Title: Multi-omics data harmonisation for the discovery of COVID-19 drug targets
Description:
Background:
COVID-19 pandemic has caused a high number of deaths globally.
Despite the volume of experiments performed, biology of the virus is not yet fully understood.
Translatomics and proteomics allow users to capture large quantities of high dimensional SARS-CoV-2 data and it is possible to extract valuable information by analysing each
omics
data separately.
However, integrating multiple modalities can yield information hidden in individual omics analyses, while enhancing robustness and reproducibility.
In a review we showed that existing multi-omics approaches are vulnerable to information loss or restricted to specific experimental set-ups, supporting our hypothesis.
Methods:
In contrast to existing approaches, our pipeline unified proteome and translatome data at individual protein levels, ensuring minimum information loss during integration.

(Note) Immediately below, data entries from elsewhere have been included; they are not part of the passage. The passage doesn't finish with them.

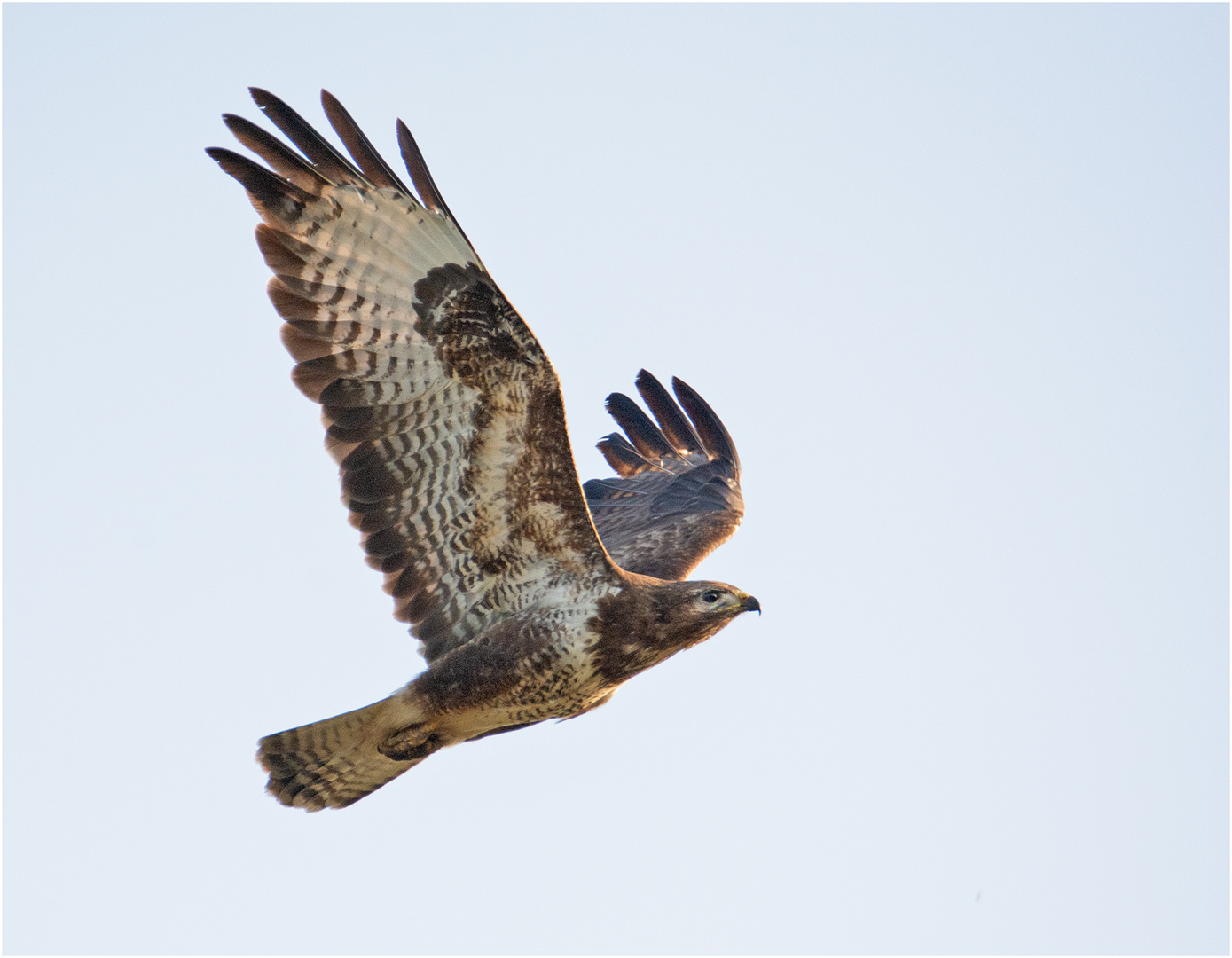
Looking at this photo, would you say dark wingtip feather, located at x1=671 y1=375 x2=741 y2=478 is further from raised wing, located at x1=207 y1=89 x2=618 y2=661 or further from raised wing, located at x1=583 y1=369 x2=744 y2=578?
raised wing, located at x1=207 y1=89 x2=618 y2=661

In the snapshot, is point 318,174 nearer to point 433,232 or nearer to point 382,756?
point 433,232

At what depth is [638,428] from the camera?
446 inches

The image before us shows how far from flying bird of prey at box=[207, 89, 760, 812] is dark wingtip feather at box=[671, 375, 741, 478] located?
3506 mm

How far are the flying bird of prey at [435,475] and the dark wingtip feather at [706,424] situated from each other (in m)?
3.51

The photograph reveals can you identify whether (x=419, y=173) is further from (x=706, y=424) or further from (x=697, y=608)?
(x=706, y=424)

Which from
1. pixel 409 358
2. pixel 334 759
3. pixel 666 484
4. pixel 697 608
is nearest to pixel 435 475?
pixel 409 358

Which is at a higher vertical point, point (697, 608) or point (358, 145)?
point (358, 145)

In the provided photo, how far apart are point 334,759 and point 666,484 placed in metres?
3.74

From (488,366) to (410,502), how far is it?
2.73 ft

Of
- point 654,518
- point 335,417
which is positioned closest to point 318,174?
point 335,417

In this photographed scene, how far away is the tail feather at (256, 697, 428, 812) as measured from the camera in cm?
784

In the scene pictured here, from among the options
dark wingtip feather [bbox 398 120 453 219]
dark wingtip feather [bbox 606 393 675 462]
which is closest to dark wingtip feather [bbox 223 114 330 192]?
dark wingtip feather [bbox 398 120 453 219]

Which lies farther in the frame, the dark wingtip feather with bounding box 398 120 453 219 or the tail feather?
the tail feather

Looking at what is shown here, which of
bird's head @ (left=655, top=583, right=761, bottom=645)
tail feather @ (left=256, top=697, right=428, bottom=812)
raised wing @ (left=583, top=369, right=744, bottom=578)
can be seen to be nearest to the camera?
bird's head @ (left=655, top=583, right=761, bottom=645)
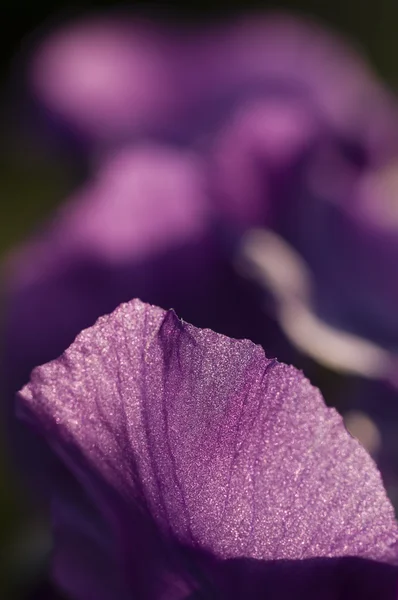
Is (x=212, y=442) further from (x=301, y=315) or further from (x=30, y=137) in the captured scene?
(x=30, y=137)

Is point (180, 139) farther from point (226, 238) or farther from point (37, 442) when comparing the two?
point (37, 442)

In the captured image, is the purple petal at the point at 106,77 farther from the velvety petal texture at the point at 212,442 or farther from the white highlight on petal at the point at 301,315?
the velvety petal texture at the point at 212,442

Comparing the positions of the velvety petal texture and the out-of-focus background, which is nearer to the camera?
the velvety petal texture

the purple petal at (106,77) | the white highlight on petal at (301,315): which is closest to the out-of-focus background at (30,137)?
the purple petal at (106,77)

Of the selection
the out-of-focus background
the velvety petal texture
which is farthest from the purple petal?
the velvety petal texture

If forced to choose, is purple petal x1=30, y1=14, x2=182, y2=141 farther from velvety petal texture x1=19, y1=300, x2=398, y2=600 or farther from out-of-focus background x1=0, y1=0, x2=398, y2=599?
velvety petal texture x1=19, y1=300, x2=398, y2=600

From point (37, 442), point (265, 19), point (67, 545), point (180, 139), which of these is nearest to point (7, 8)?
point (265, 19)
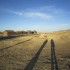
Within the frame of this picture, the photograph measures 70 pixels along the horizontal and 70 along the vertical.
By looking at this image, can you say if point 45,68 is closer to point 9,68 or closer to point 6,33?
point 9,68

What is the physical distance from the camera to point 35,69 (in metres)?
7.07

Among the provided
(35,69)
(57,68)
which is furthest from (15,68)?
(57,68)

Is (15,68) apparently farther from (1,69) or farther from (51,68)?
(51,68)

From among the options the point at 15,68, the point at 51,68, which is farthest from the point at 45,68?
the point at 15,68

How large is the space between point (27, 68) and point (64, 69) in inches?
81.5

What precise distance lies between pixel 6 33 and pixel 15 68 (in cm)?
6835

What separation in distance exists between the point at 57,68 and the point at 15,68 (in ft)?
7.84

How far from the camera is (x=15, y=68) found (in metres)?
7.29

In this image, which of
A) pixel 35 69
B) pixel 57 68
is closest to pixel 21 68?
pixel 35 69

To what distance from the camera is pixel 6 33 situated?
7381 cm

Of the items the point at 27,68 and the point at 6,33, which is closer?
the point at 27,68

Using a multivariate approach, we accounted for the high dimensional structure of the data, and identified features in each omics data which discriminate strongly between biological classes.
We further exploited this subset of features to identify strong correlations within and between omics data types.
From these strongly correlated features, we then identified potentially medically relevant biological targets for drug development.
To assess their association with the virus, we compared our findings against publicly available datasets.
An ensemble of computational docking analyses was also carried out for all identified drug-target combinations.
To further narrow down this list, a pharmacokinetic analysis was used to assess drug efficiency and toxicity in humans and results were ranked.
Results:
We report 54 candidate drug targets, with 51 passing the pharmacokinetics criteria.
Amsacrine, ceritinib and crizotinib that target DNA topoisomerase2-alpha and tyrosine kinases return the highest molecular docking score across four separate algorithms.
Thus, using a multi-omics harmonic approach we report a high confidence list of computationally screened drugs for further biological validation.
Our pipeline is open-access and generalisable to future datasets with two or more modalities.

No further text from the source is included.